WHAT THIS TASK INVOLVES
Stop after the line with "3.5L Military Tactical"; until then, please copy every line of the records word for word from the first.

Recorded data
++++++

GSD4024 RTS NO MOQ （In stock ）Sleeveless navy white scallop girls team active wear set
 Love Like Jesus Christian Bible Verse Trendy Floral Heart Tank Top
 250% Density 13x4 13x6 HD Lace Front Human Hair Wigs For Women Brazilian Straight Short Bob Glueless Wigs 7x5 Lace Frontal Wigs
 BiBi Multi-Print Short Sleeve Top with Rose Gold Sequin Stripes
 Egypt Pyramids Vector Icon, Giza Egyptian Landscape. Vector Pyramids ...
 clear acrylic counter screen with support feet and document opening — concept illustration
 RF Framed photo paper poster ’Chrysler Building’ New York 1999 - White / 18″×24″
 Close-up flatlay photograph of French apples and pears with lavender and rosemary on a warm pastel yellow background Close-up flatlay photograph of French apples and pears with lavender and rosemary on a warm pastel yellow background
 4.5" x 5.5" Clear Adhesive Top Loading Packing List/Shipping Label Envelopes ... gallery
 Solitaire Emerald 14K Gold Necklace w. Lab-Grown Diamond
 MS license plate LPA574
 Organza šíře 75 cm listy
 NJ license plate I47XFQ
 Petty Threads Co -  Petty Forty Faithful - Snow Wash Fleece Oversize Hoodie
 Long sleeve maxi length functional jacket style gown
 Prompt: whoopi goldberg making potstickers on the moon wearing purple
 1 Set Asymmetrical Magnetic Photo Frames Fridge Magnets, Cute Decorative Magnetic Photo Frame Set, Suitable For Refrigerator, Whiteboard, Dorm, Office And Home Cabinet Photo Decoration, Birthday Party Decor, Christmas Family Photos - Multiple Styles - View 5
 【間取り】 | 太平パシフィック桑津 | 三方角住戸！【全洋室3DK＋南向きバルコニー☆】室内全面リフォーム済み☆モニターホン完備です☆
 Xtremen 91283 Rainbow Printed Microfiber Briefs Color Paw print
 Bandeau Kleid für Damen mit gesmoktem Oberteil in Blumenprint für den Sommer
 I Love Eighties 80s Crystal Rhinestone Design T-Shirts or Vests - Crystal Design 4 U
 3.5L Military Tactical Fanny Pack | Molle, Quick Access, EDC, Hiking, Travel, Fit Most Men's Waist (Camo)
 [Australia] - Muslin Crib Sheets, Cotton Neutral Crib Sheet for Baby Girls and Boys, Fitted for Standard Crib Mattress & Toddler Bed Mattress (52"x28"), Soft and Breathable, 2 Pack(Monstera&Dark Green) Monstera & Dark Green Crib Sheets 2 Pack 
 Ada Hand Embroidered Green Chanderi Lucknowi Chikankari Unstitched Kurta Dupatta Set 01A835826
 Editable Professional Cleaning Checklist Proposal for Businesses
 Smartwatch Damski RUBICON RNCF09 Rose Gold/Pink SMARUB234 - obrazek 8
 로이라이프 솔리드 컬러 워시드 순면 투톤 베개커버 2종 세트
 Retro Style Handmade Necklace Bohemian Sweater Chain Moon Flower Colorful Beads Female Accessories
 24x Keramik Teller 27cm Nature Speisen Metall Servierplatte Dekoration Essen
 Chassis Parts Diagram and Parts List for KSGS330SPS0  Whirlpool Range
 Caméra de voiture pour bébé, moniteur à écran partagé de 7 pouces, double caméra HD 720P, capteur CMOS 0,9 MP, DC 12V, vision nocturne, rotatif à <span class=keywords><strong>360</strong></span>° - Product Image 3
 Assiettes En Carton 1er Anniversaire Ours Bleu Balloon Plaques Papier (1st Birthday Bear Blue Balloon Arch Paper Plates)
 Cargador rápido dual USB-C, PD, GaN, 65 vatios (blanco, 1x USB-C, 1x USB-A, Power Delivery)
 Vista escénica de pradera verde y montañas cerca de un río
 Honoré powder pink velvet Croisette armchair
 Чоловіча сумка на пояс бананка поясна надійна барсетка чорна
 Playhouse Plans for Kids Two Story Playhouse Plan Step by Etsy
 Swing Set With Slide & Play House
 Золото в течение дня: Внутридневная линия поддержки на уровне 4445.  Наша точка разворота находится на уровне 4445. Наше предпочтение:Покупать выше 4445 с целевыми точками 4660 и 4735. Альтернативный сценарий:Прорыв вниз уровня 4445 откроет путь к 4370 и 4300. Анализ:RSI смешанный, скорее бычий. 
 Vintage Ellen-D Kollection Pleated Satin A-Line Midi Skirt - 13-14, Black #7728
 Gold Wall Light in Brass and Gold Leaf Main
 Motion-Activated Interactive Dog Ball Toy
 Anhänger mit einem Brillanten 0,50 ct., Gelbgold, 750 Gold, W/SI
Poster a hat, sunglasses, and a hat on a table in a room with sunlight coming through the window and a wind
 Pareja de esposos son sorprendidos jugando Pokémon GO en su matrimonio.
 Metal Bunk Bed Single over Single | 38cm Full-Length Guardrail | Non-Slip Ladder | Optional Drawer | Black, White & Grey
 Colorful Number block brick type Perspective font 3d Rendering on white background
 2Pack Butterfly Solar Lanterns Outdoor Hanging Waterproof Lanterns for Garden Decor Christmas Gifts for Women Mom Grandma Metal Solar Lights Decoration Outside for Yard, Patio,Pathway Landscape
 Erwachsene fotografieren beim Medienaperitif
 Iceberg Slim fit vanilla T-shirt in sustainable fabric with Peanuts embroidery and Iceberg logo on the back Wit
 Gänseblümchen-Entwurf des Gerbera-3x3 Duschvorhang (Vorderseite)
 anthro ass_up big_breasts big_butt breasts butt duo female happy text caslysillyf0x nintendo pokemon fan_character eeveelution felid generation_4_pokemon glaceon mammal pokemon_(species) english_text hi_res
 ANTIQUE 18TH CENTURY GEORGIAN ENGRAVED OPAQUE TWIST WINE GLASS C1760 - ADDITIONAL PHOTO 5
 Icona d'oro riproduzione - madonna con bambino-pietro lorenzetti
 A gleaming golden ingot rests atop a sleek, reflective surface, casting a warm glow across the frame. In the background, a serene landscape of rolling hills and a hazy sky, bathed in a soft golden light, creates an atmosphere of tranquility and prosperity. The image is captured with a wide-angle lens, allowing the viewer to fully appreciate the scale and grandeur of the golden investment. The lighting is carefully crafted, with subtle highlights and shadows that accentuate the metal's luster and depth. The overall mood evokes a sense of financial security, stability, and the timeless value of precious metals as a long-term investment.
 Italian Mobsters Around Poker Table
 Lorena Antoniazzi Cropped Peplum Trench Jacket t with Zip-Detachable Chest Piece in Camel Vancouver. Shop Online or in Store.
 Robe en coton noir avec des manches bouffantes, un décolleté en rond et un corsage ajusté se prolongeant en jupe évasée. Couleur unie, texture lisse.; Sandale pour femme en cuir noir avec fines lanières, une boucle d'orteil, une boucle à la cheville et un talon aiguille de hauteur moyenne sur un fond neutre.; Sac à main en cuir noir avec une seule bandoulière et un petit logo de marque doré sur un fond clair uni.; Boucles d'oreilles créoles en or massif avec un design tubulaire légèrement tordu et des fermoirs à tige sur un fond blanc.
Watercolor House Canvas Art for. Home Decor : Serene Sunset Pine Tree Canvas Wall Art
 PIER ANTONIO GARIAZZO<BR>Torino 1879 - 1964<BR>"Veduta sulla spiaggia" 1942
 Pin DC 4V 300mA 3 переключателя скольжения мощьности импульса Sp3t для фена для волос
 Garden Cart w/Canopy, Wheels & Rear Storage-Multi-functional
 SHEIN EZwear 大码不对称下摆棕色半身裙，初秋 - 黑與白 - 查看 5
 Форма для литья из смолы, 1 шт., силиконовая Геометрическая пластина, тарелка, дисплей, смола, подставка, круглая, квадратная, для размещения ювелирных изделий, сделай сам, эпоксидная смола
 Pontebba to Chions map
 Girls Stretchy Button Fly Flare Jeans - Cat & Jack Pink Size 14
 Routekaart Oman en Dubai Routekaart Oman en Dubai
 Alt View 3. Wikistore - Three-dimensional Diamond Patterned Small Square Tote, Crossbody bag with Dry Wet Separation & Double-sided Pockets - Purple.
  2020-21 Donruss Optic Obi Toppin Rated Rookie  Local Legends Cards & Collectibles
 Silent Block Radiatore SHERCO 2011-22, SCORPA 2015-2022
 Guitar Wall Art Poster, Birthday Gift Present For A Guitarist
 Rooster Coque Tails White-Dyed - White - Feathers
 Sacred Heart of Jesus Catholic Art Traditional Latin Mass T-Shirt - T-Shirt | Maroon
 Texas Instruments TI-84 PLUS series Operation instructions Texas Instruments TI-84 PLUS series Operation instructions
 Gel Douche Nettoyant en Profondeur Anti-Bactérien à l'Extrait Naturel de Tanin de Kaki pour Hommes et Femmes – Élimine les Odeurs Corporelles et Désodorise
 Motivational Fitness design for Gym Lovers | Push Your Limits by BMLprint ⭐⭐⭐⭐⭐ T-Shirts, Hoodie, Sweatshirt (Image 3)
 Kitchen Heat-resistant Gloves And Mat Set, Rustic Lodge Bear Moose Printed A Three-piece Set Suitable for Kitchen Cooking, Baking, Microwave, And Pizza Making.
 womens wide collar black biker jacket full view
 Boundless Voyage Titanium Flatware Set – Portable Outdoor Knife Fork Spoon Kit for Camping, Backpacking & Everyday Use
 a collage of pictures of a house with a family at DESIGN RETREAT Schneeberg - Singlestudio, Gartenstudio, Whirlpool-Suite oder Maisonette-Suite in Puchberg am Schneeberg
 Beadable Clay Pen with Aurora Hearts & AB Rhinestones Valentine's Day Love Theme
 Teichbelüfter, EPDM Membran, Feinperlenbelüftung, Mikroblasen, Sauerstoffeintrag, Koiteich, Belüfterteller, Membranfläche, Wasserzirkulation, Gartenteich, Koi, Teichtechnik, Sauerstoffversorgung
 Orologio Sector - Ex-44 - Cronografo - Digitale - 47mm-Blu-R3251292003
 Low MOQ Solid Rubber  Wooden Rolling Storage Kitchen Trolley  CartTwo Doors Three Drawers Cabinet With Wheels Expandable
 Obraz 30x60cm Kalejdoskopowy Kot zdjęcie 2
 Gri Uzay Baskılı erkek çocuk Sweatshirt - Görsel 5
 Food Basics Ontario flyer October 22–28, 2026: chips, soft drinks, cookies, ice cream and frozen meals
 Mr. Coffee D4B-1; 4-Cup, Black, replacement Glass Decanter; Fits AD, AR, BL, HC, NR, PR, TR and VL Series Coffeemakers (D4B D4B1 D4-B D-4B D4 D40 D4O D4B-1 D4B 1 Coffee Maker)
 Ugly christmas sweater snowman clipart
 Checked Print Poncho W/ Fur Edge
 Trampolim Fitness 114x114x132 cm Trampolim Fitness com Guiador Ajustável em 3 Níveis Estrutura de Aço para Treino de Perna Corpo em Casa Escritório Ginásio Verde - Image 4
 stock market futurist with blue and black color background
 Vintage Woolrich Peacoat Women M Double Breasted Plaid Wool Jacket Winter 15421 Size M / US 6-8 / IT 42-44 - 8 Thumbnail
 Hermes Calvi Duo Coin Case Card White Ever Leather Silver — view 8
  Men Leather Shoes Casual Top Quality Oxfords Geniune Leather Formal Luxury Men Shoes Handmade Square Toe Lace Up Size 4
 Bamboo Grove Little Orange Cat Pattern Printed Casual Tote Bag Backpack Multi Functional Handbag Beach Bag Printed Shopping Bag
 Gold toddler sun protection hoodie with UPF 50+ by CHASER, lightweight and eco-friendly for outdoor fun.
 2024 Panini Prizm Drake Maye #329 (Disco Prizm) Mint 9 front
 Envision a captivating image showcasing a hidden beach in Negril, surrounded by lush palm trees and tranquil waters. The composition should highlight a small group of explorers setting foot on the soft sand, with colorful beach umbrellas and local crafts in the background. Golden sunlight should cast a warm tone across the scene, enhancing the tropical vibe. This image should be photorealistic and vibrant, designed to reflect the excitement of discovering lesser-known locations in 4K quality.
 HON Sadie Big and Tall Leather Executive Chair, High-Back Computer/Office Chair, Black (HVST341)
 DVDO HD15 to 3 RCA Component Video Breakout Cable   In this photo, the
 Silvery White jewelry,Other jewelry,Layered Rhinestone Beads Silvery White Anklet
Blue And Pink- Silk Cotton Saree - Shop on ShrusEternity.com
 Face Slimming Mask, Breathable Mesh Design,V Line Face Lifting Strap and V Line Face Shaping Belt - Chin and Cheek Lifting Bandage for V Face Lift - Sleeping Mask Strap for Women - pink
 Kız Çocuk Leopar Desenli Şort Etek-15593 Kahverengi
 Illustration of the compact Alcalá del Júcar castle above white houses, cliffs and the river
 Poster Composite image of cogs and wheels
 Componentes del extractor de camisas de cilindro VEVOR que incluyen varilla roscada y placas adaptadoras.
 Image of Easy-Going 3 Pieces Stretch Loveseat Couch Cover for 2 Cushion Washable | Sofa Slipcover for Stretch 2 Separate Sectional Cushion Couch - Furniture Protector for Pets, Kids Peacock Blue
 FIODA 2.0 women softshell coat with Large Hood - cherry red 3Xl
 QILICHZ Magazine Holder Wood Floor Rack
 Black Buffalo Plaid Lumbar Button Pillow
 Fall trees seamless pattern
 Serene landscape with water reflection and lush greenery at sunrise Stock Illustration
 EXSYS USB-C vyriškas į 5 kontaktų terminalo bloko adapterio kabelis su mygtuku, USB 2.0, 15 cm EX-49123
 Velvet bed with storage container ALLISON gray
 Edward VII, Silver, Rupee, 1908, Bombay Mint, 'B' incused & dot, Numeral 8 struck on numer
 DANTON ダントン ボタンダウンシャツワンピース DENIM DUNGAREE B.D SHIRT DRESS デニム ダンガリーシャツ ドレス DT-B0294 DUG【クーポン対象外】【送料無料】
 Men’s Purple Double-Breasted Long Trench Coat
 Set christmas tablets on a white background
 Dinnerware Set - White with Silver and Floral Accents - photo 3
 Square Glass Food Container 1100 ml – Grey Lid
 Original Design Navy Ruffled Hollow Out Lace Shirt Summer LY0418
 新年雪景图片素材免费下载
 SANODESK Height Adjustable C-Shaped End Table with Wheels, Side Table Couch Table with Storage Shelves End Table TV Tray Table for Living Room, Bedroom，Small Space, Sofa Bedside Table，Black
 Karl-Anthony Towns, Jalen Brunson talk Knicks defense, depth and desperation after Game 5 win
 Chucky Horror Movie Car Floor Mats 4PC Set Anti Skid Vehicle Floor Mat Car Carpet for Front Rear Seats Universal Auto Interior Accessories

++++++

FINAL ANSWER
GSD4024 RTS NO MOQ （In stock ）Sleeveless navy white scallop girls team active wear set
 Love Like Jesus Christian Bible Verse Trendy Floral Heart Tank Top
 250% Density 13x4 13x6 HD Lace Front Human Hair Wigs For Women Brazilian Straight Short Bob Glueless Wigs 7x5 Lace Frontal Wigs
 BiBi Multi-Print Short Sleeve Top with Rose Gold Sequin Stripes
 Egypt Pyramids Vector Icon, Giza Egyptian Landscape. Vector Pyramids ...
 clear acrylic counter screen with support feet and document opening — concept illustration
 RF Framed photo paper poster ’Chrysler Building’ New York 1999 - White / 18″×24″
 Close-up flatlay photograph of French apples and pears with lavender and rosemary on a warm pastel yellow background Close-up flatlay photograph of French apples and pears with lavender and rosemary on a warm pastel yellow background
 4.5" x 5.5" Clear Adhesive Top Loading Packing List/Shipping Label Envelopes ... gallery
 Solitaire Emerald 14K Gold Necklace w. Lab-Grown Diamond
 MS license plate LPA574
 Organza šíře 75 cm listy
 NJ license plate I47XFQ
 Petty Threads Co -  Petty Forty Faithful - Snow Wash Fleece Oversize Hoodie
 Long sleeve maxi length functional jacket style gown
 Prompt: whoopi goldberg making potstickers on the moon wearing purple
 1 Set Asymmetrical Magnetic Photo Frames Fridge Magnets, Cute Decorative Magnetic Photo Frame Set, Suitable For Refrigerator, Whiteboard, Dorm, Office And Home Cabinet Photo Decoration, Birthday Party Decor, Christmas Family Photos - Multiple Styles - View 5
 【間取り】 | 太平パシフィック桑津 | 三方角住戸！【全洋室3DK＋南向きバルコニー☆】室内全面リフォーム済み☆モニターホン完備です☆
 Xtremen 91283 Rainbow Printed Microfiber Briefs Color Paw print
 Bandeau Kleid für Damen mit gesmoktem Oberteil in Blumenprint für den Sommer
 I Love Eighties 80s Crystal Rhinestone Design T-Shirts or Vests - Crystal Design 4 U
 3.5L Military Tactical Fanny Pack | Molle, Quick Access, EDC, Hiking, Travel, Fit Most Men's Waist (Camo)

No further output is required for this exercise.